Michael Feniger: Great. And Scott, just it seems like you’re taking a proactive approach on inventories. The slide you show, with the different equipment categories and your company and dealer inventories, when we get to the fourth quarter, how do we — how does that chart look in terms of dealer inventories on a year-over-year level, when we think of those equipment categories?
Scott Wine: We are anticipating that they’re kind of at peak levels. Remember, on some of the cash crop we’re still behind. So what will happen is, we’ll decrease low horsepower inventory and will increase still some high-horsepower inventory. But on balance, we’re trying to keep — we’ve seen the benefits of it, right? When we keep our inventories lean, we get better customer attachment rates on the other side, we get the whole price better. It’s just — it’s a lot of goodness lower dealer flooring cost.
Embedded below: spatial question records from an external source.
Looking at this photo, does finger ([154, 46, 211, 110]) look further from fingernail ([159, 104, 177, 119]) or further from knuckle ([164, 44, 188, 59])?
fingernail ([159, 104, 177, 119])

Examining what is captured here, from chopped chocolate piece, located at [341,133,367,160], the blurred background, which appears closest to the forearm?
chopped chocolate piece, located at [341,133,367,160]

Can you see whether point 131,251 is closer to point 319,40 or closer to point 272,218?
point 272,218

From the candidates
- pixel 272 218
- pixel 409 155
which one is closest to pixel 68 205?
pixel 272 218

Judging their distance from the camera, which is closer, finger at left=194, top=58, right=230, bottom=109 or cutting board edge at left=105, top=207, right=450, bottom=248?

So we will — I mean part of what we have included in our guidance, is continued healthy management or in some cases improved healthy management of dealer inventory.
Michael Feniger: And just a follow-up with that Scott. Next year is production in line with retail sales you think next year? Obviously, we’ll have to see how retail plays out. But just in terms of, how you’re thinking of your production for — versus your retail in 2024?
Scott Wine: That’s where we would like to be. It’s hard to tell, but that is an efficient way to run the business and how we would like to run it. I mean obviously, if I could I would just run on a direct pull system. We can’t necessarily just — it’s complicated with our long logistics, lead times and whatnot. But that would be the aspiration.
Michael Feniger: Thank you.
Operator: The next question comes from Larry De Maria of William Blair.
Larry De Maria: Thanks. Good morning, everybody. First, question. Are you taking any plan to spray orders for next year just yet, and just curious if there’s any programs out and how they’re looking — if they are out there? And related to that, with this one Smart Spray collaboration. When is the commercial launch for green on green targeted spraying, I think some competitors are out next year with that?
Scott Wine: Yes. So we are taking into the first quarter, partly maybe the first — a little second quarter for sprayers. So, that’s good. We are — we have not disclosed, and it’s partly because I don’t think we know how quickly we’re going to have that one spray solution integrated. Just a reminder though, Raven is in — are experts at Sprayer technology. So — and they had a relationship with Bosch even before us. I feel confident that we will not be delayed in any — but we don’t have a scheduled launch for that yet, but we recognize there’s a competitive need to get that in market as quickly as we can.
Larry De Maria: Okay. Thank you. And then I know you’ve refreshed your tractor lineup, and then obviously. you had to deal with the strike and now you — like you said. you’re running kind of full tilt into the year-end on tractors. But can you talk a little bit about share? And if you think you can regain some of that share, given the interruption or if that’s a multiyear event, or can you just talk about some of the trends there?
Scott Wine: No. We’re already seeing our ability to get some of that share back. I mean, we feel really good about the stickiness of our customers there. But that is not really acceptable to me, or anyone that we just get back to where we were because we felt like we were under-punching our weight there. So — but we’ve seen with the deliveries, the quality improvements that we’re getting back to a — I mean I wouldn’t even call it an acceptable share, but we were at an egregiously low level. We’ve gained in the month of June about 500 basis points. So we saw that start to creep up. And we believe that we’ve got the opportunity to continue to advance again from low levels but back to level. And then, we’re going to continue to invest in that product.